Everyone has their own methods for planning a trip.  Getting from Point A to Point B in a 36 foot motorhome towing a car requires a little more planning than just loading a car, dialing in the GPS, and getting on the road.  I thought I would share how we establish our travel routes, decide where to stay, and get across the country as painlessly as possible.

I’m not the most tech-savvy person in the world, and I’m sure more experience RV travelers have better methods, but I do make extensive use of online tools and resources:

RV Trip Wizard – If we’re planning a long route, like the tour from Mount Vernon, Ohio up through upstate New York, across Vermont and New Hampshire into Maine, and back again, I usually start with Trip Wizard.  It lets me set up a profile that shows the maximum number of miles I want to drive in a day, campground memberships we have, such as Good Sam’s and Passport America, and a number of other criteria.  To set up a new trip, I can select the starting city, destination city, and any cities we want to visit along the way.  Once the route is established, I can then zoom in to a particular area and it shows me campgrounds and RV parks nearby.  In many cases, there is a link to the campground’s website, and there’s almost always a contact number.  It has all kinds of handy things you can turn on or off, such as Walmarts that allow overnight parking, Cabellas and major gas stations along the way.

Google Maps –  I’ll usually plot sections of the proposed route to determine drive times.  Those of you who travel for vacations will tend to drive longer in a day, because you’ve got a  limited number of days to get to a destination and back.  Our travel days are a matter of changing locations, and we don’t have the same time constraints.  On “moving day”, we try to leave sometime mid-morning and arrive sometime mid-afternoon.  Four hours is a good driving target.  A planned four hour day often ends up being six anyway, including stops.  I’ve made a vow to avoid arriving at a destination – or even driving – after dark.

Google Street View comes in handy when I have questions about the types of highways we’ll be travelling on.   It may not change the route, but it does give me some peace of mind knowing if part of the way is on divided highway, how wide the shoulder is on two-lane roads, etc.  The little yellow man has shown me a lot of road information.

RV Park Reviews – Once we’ve got a few potential places to stay in a particular location, we’ll go to RV Park Reviews.  While it’s not foolproof, it is a good way to get a feel for what other people thought of a place.  I use all the tools available on RV Park Reviews.  I can read reviews.  I can pull up the location map and switch to satellite view to get an idea how far a place really is from the highway.  And I can go to the park’s website.

### CHALLENGE
Please say what the RV trip-planning text gives as a good driving target on moving day. You won't need the lines for this.

### GIVEN DATA
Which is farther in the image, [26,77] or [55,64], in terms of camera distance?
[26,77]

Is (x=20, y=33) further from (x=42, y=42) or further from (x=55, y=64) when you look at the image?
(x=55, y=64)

### RESPONSE FOR THIS EXERCISE
Four hours.